I grew up on Command & Conquer and Age of Empires though, and I gotta tell ya: While I respect those old one-unit-at-a-time, mass onslaught titles for their place in games history and for the countless, glorious hours I spent orchestrating large-scale murders within them, my taste in RTS titles has changed over the years.

These days (post-Company of Heroes and Dawn of War), there are three things that I need from an RTS to be truly happy: squads (instead of single infantry units), a wide variety of units in general that are actually worth using, and a cover system.

Blitzkrieg 3 (B3), a WWII RTS that's on the tail end of two years in Early Access, gets two out of those three right. But, despite a 66% success rate when it comes to my Big Three, it's actually the most inventive and fun RTS I've played in a ridiculously long time.

Blitzkrieg 3 Is the Culmination of a New Way of Doing RTS

The Blitzkrieg series has a long history, longer than any major RTS out there that I can think of that's still releasing titles today (since we haven't seen a C&C title since 2012, I think we can stop saying it's a “current” series), and it's been a rebellious title in the tradition-loving RTS genre since its inception. Going back to the original Blitzkrieg of 2003, the series did something some RTS fans (including myself, to a degree) consider blasphemy: ditch resource-gathering and base-building mechanics entirely. Instead, Blitzkrieg opted for a system which uses “reserve” troops, and points earned in-battle, to bring more firepower to bear against thine enemies.

Now, there was a time when I would have been unabashedly -- irrationally, some would argue -- pissed at an RTS that didn't have base-building. I was that kid in 2005 who was actually down with Age of Empires III, because it allowed me to build the living hell out of some walls and put cannons behind them. I swear, I built a fortress in one online game, a match which must have been craptastically awful for the other guy, where I built a multilayered fort that spanned half the damn map. It was beautiful, watching my layers of cannons, constantly bolstered by new and better guns through the eminently protected resources I was farming, blast the living pixels out of every unit the enemy threw at my walls. The memory of that beauty still brings a tear to this old general's eye.

It's Okay Not to Build a Base If You Have Great Maps

With that kind of (probably worrying) love for RTS bases, you (and I) would think that a game that said, “Mmm...nope,” to my beloved mechanic would be a problem for me. But it isn't, because B3 has a secret weapon: fantastic maps and missions that are fast, to boot.

I've enjoyed every single map I've played on B3, from the story-heavy infiltrations of enemy towns, to the big fronts of tank assaults, to what was absolutely one of the most fun and frantic defensive levels I've ever played. Each one of the missions, of which there is a wide variety that spanning three separate eras of WWII, engaged me. Much more than your typical RTS map that says “Here's a generic plot of land, the enemy is on the other corner, have fun boys,” B3's maps both feel period appropriate and also are full of fun features and objectives, all with a driving narrative.

One map in particular, the Defense of Sevastopol on the Russian campaign (there are three: American, German and Russian), is already enshrined in my mental Hall of Fame for Badass RTS Maps. It involves defending your retreating army, dramatically pinned against a beach, from an absolutely endless onslaught of German tanks. I had to call in literally every reserve I had, as my tanks fell one by one to the seemingly infinite German war machine, and all that saved me from cluster after cluster of Panzers was the enormous double-barreled 305mm gun emplacement that could blast away 15-tanks-plus, per shot. I leveled that bastard at the enemy, frantically pulling my troops into ever-collapsing lines of defense, and somehow managed to make it out, with a few tanks and most of the army I was defending, intact. It was awesome.

# RECORDS SHOWN
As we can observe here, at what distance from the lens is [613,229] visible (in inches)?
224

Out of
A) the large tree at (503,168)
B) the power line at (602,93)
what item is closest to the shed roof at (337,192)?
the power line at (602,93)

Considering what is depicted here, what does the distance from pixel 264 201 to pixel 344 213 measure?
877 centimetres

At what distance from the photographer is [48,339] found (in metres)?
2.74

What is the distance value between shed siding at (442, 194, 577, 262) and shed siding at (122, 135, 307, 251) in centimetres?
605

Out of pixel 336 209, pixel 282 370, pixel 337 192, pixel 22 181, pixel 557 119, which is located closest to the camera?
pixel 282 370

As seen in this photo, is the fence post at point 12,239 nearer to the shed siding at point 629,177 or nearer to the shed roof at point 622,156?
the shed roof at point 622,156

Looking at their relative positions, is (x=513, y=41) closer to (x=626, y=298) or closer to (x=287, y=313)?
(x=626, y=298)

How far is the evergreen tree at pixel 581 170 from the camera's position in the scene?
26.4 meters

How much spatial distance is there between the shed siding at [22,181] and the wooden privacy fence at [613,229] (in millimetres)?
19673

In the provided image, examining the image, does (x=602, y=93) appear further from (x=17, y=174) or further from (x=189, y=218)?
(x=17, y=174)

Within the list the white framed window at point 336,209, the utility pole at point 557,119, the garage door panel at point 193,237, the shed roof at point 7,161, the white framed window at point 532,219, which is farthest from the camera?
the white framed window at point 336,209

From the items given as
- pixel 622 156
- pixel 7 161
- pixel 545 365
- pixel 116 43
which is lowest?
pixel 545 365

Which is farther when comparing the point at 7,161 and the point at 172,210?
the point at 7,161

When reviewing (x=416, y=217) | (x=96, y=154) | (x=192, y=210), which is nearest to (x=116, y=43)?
* * *
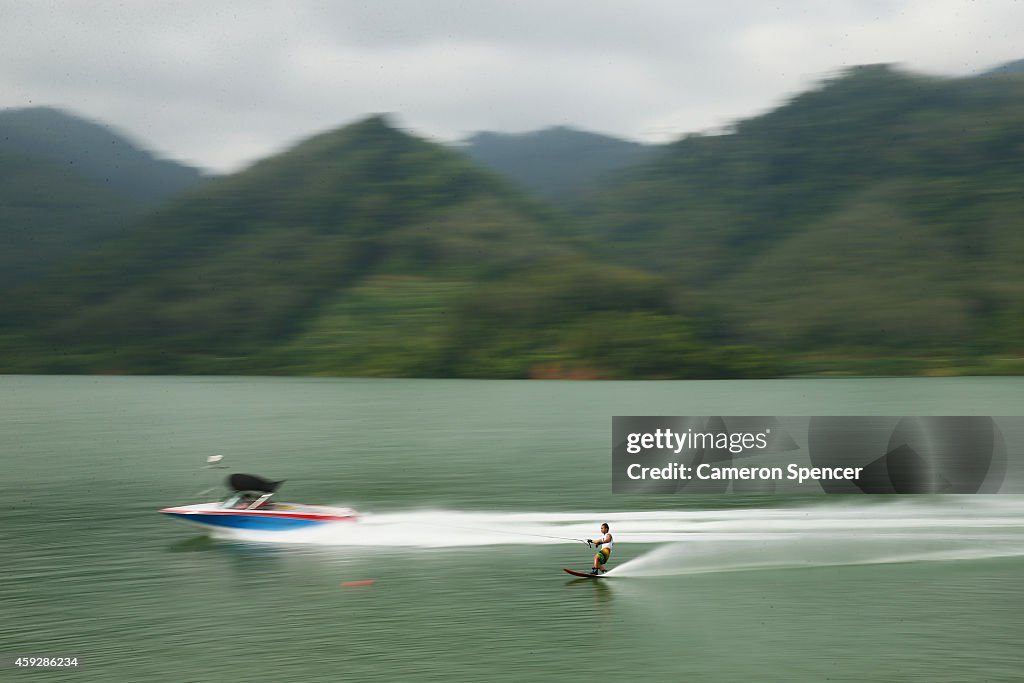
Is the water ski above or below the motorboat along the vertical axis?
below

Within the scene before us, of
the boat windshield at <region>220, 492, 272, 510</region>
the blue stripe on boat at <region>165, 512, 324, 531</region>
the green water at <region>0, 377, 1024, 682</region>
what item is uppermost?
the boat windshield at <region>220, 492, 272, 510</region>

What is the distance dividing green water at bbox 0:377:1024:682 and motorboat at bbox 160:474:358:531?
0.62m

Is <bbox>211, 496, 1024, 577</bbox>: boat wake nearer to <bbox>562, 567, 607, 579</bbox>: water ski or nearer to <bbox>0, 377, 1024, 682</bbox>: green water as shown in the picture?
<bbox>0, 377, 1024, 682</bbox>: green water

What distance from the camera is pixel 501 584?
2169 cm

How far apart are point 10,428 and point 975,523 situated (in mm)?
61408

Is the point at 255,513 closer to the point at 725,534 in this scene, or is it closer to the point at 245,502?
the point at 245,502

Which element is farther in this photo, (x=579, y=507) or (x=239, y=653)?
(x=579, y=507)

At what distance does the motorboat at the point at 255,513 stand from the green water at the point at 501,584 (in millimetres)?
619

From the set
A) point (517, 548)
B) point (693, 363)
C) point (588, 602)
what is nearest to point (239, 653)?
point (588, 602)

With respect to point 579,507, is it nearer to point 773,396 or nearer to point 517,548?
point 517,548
* * *
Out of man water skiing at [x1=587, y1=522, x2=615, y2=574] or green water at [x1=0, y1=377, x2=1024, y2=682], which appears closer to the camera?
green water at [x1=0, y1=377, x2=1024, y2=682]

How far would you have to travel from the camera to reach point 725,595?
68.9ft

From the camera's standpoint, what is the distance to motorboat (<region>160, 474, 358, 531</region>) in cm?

# WRITTEN EXERCISE 1
Duplicate the part of the Blitzkrieg 3 review between "Blitzkrieg 3 (B3), a" and "ridiculously long time.", inclusive.
# WRITTEN EXERCISE 2
Pull out every line of the entries that contains the string "region", treating uppercase and lowercase as different.

# REPLY 1
Blitzkrieg 3 (B3), a WWII RTS that's on the tail end of two years in Early Access, gets two out of those three right. But, despite a 66% success rate when it comes to my Big Three, it's actually the most inventive and fun RTS I've played in a ridiculously long time.

# REPLY 2
the boat windshield at <region>220, 492, 272, 510</region>
the blue stripe on boat at <region>165, 512, 324, 531</region>
the green water at <region>0, 377, 1024, 682</region>
the boat windshield at <region>220, 492, 272, 510</region>
From the camera's standpoint, what is the distance to motorboat (<region>160, 474, 358, 531</region>) in cm?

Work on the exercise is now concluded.